Example 10. Antimicrobial Challenge Testing of a Paint, Coating, or Adhesive Product Treated with Sodium Benzoate and/or a Cationic Polymer, and Optionally One or More Antimicrobial Chemicals

[0127] Paint is prepared as described in Table 12 and adjusted to pH 7.0. Antimicrobial challenge testing as disclosed in Examples 2A and 2B is performed with untreated paint and paint treated with a polymer selected from polymer nos. 1-9, sodium benzoate, or a combination of a polymer selected from polymer nos. 1-9 and sodium benzoate.
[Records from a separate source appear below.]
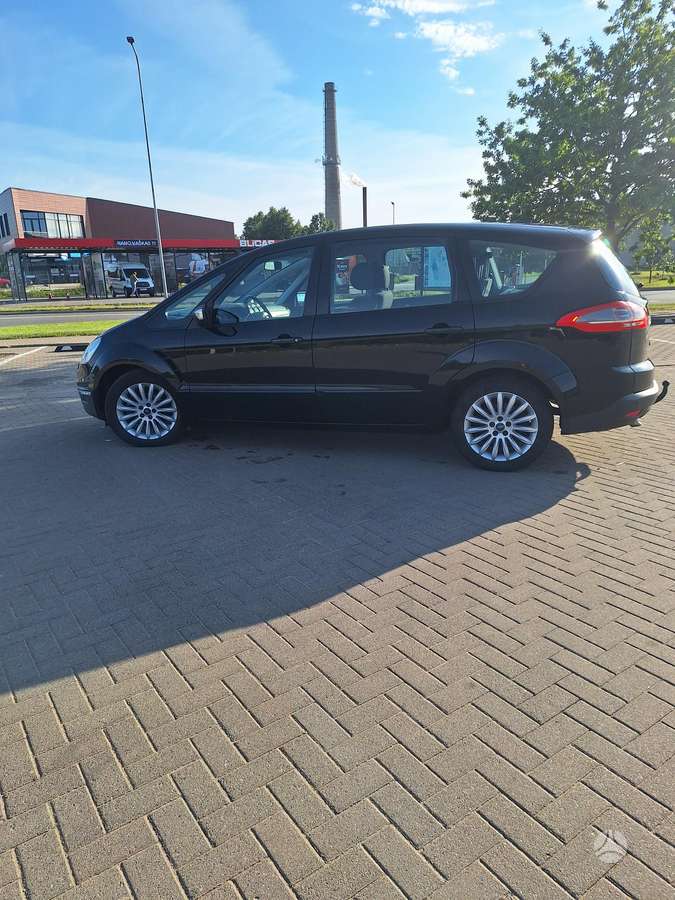 Ford S-MAX 2013 — photo 8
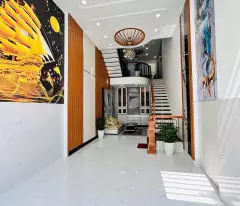 Bán nhà 4 tầng (4x17)  Mặt tiền bờ kè Đường 8m Thạnh Xuân 24, Quận 12 giá tốt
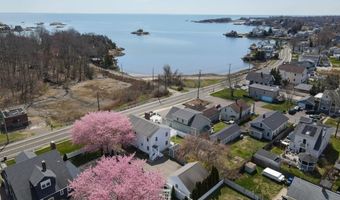 338 Shore Dr, Branford, CT 06405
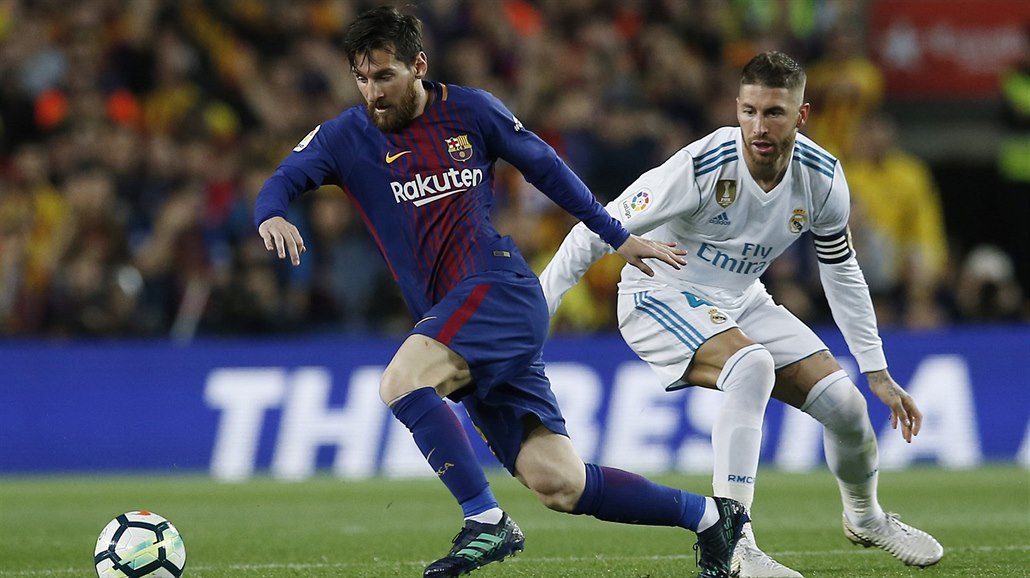 Lionel Messi utíká z dosahu Sergia Ramose.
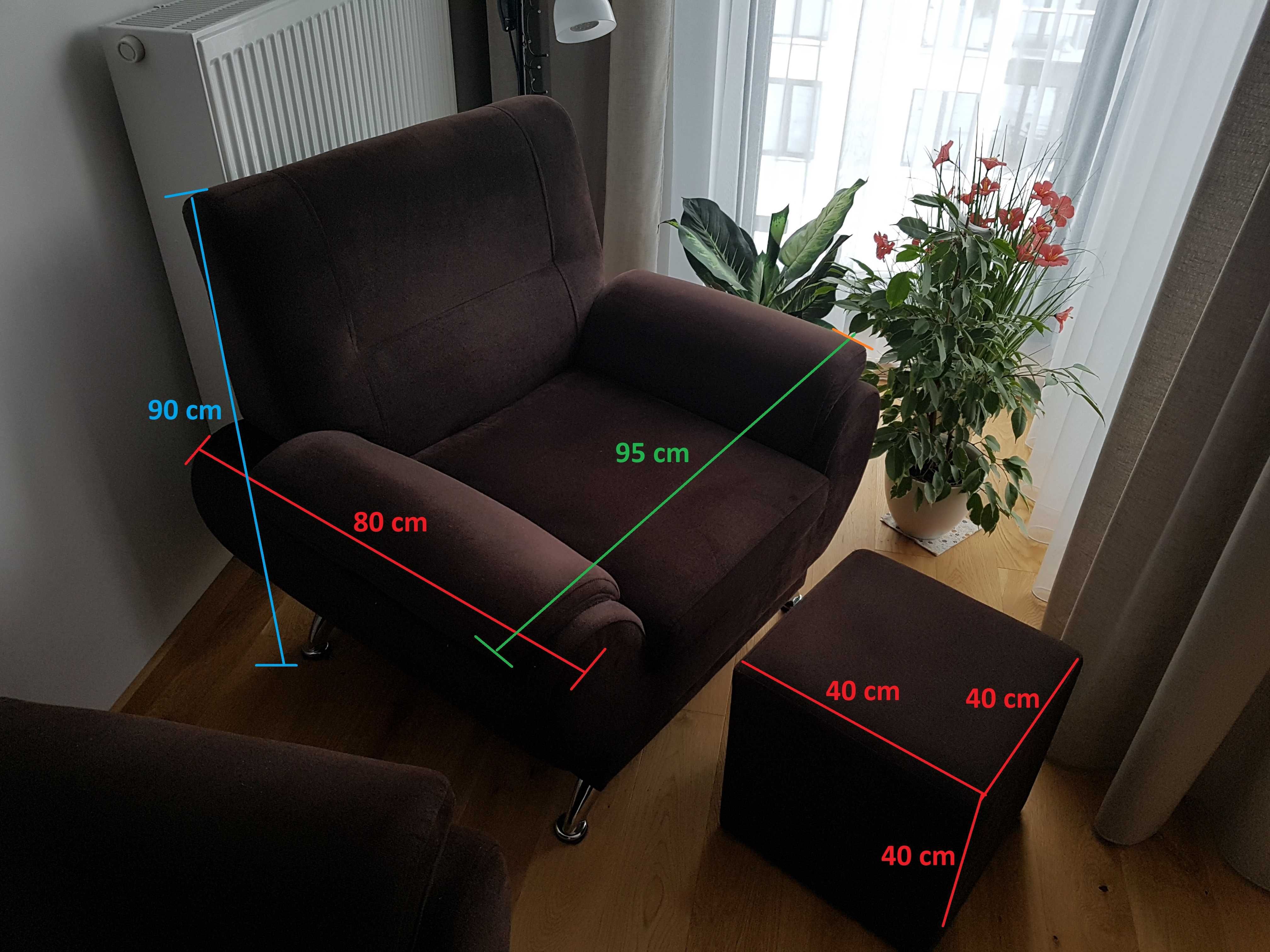 Sofa, fotel i 2 pufy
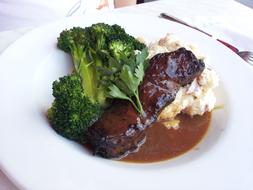 roasted ribs in sauce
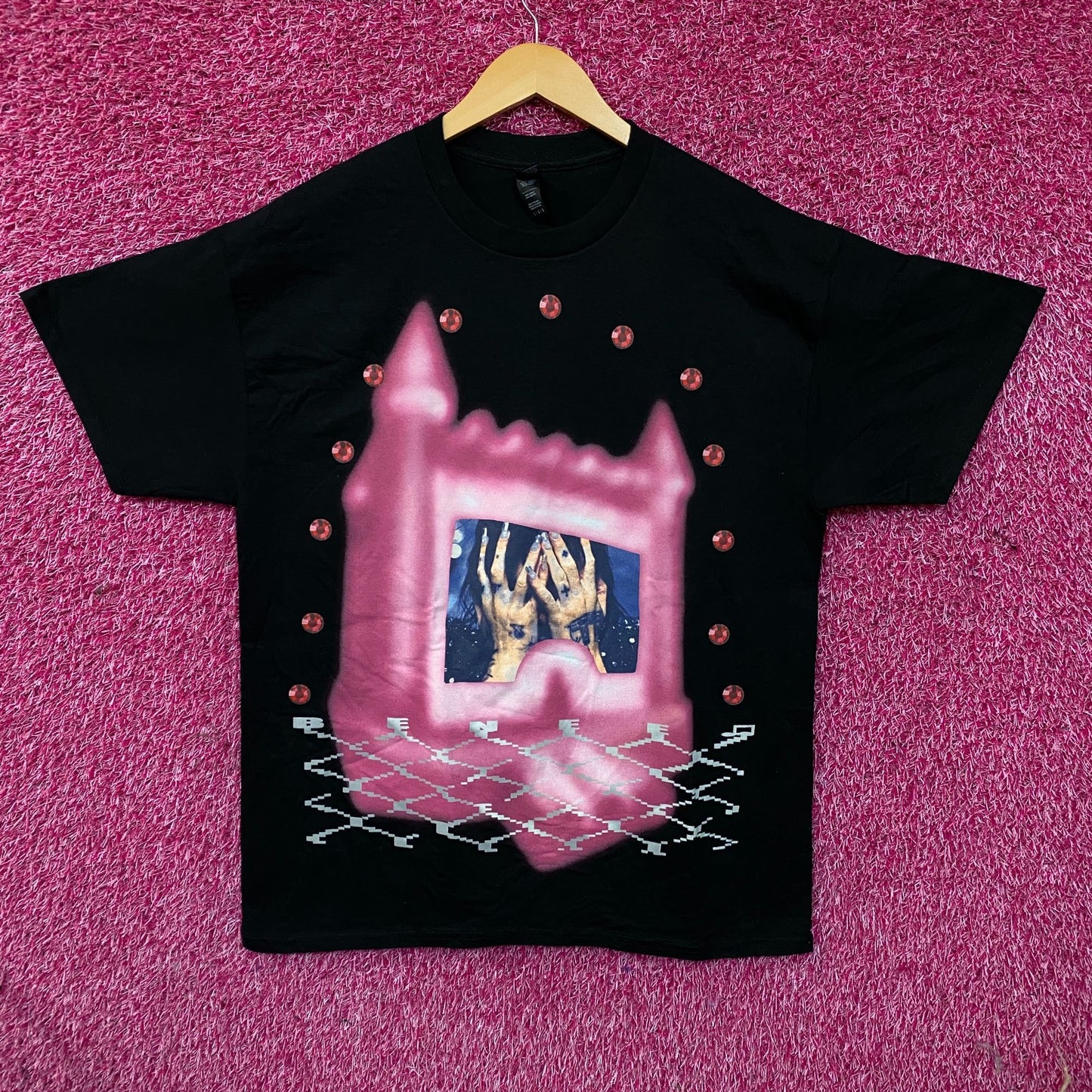 Benee Ur an Angel I'm Just Particles Graphic T-Shirt Large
Optionally the antimicrobial challenge testing is also performed with products treated with a polymer selected from polymer nos. 1-9, sodium benzoate, and one or more additional antimicrobial chemicals. In the treated products, the final concentrations of the polymer and sodium benzoate are 0.0025% and 1% respectively.

[0128] Viable microbial cell counts in untreated and treated paint described above are recorded. The preservative efficacies of sodium benzoate, polymer no. 1-9, the combination of sodium benzoate and a polymer selected from polymer nos. 1-9, and optionally the combination of sodium benzoate, a polymer selected from polymer nos. 1-9, and one or more additional antimicrobial chemicals are compared as log reductions in CFU/mL by day 2 and day 7 compared to day 0 respectively.